Qu’est-ce qui caractérise une machine pour le cuir ? Euh…
« La taille, c’est en général une grosse machine robuste... Elle peut coudre très épais parce qu’elle a une énorme force de pénétration... Elle a une forme « canon »... Une vraie machine cuir a un triple entraînement ou un double entraînement... Elles cousent avec des grosses aiguilles et du fil gros comme de la ficelle à rôti… »
Voici ce qu’on entend le plus souvent et qu’on imagine donc d’une machine à coudre pour cuir. La réalité est tout autre car en fait, il n’existe qu’une seule spécificité caractérisant une machine « cuir » et correspondant d’ailleurs à une exigence. Selon vous, laquelle ?

» CONSIGNE 1
Pour chacune des affirmations suivantes, indiquez si elle concorde avec le texte sur les machines à coudre pour le cuir, en répondant par oui ou non et en citant les mots du texte qui tranchent. (a) Le texte présente la forme « canon » comme une idée couramment répandue sur les machines pour le cuir. (b) Le texte affirme que plusieurs spécificités caractérisent une machine « cuir ». (c) Selon le texte, la réalité est conforme à ce qu'on entend le plus souvent.
» CONSIGNE 2
D'après le texte sur les machines à coudre pour le cuir, à quoi correspond l'unique spécificité qui caractérise une machine « cuir » ?
» CONSIGNE 3
Poursuivez le texte sur les machines à coudre pour le cuir à la suite de sa dernière phrase.

» DONNÉES ENREGISTRÉES
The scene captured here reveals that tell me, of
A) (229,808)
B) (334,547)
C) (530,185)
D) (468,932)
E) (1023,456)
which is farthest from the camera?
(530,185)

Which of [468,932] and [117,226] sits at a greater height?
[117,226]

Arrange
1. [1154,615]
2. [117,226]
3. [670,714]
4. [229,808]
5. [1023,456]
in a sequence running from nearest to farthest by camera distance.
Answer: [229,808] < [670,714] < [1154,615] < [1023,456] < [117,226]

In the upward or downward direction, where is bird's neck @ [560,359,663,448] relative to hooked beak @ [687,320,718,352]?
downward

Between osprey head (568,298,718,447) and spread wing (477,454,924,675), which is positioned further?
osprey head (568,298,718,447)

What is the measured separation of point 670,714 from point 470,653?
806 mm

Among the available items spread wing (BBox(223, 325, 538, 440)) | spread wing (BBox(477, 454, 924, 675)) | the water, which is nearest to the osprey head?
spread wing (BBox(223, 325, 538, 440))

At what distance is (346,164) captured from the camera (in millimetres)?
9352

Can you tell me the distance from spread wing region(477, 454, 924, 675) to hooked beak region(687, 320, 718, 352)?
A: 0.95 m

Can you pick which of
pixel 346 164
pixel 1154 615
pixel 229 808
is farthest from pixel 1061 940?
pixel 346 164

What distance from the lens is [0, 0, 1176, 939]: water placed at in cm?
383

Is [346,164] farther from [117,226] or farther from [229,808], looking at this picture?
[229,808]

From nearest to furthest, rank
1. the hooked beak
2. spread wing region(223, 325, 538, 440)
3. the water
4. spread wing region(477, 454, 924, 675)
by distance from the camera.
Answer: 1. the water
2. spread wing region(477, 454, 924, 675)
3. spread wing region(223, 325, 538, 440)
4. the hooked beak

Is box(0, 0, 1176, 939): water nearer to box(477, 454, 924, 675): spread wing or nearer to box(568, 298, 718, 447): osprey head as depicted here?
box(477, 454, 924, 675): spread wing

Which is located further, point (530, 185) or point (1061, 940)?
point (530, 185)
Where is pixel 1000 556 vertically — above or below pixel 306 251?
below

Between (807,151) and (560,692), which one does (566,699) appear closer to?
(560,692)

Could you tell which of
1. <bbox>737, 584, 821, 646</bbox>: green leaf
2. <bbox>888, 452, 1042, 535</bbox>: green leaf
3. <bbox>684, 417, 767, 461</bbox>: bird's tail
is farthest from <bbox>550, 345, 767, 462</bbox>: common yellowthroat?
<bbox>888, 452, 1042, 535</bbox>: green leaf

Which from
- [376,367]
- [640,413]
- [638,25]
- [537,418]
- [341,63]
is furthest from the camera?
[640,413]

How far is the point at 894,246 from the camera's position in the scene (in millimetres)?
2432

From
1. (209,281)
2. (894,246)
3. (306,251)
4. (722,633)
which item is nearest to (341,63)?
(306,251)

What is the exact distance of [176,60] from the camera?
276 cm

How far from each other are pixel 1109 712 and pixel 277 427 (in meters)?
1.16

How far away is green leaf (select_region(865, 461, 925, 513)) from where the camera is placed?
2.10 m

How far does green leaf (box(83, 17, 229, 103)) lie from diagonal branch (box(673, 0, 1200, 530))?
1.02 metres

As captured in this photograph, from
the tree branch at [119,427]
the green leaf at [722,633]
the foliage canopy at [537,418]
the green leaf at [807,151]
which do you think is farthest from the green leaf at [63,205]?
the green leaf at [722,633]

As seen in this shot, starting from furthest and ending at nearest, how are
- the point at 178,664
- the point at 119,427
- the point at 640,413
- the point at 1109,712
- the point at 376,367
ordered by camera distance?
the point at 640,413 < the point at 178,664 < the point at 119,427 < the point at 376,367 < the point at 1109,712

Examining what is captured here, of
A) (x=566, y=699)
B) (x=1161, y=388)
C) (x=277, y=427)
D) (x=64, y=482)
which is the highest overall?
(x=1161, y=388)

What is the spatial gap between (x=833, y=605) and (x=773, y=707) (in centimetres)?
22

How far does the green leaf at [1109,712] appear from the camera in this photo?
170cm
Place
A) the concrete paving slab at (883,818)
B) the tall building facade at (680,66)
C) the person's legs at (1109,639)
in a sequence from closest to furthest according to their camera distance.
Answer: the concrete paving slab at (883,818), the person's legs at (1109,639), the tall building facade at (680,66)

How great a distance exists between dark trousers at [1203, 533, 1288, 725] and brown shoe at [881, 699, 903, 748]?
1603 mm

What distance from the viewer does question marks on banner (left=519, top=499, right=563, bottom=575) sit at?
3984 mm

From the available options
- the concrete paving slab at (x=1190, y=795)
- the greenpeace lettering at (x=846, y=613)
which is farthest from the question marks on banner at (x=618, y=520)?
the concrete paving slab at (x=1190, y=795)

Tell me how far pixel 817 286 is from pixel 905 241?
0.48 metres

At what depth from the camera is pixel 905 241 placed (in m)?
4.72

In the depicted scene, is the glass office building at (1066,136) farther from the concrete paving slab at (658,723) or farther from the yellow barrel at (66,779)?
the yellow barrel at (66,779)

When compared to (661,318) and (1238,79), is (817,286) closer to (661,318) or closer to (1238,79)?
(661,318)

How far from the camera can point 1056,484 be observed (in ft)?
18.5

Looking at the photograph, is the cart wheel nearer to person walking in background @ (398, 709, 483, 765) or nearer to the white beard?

» RÉSULTAT DE L'EXERCICE 1
(a) Oui : « Elle a une forme « canon »... » et « Voici ce qu’on entend le plus souvent et qu’on imagine donc d’une machine à coudre pour cuir. »
(b) Non : « il n’existe qu’une seule spécificité caractérisant une machine « cuir » »
(c) Non : « La réalité est tout autre »

» RÉSULTAT DE L'EXERCICE 2
Elle correspond à une exigence.

» RÉSULTAT DE L'EXERCICE 3
Premier indice : en dehors de cette spécificité, rien ne peut caractériser une machine « cuir », ni dans sa géométrie (piqueuse plate, canon ou pilier), ni dans son mode d’entraînement (simple, double ou triple et encore moins quadruple), ni dans sa capacité de pénétration.
Idée reçue n°1 : la puissance de pénétration d’une machine cuir est ce qui se fait de plus élevé.
Non. La puissance de pénétration que demande la fabrication de sangles de portage en kevlar, de semelles en élastomère ou de panneaux rigides est bien supérieure à la plupart des travaux cuir même lourds comme la sellerie ou le harnachement ou la chaussure cuir.
Idée reçue n°2 : une vraie bonne machine cuir est à entraînement triple.
Non. L’entraînement triple est surtout souhaitable pour coudre des matériaux glissants (toiles synthétiques enduites comme les voiles) ou fragiles avec tendance au fronçage (voilages, soieries, dentelles) ou encore des surépaisseurs (piqûres croisées).
Pour les matériaux lourds et encombrants, un puller serait plus efficace.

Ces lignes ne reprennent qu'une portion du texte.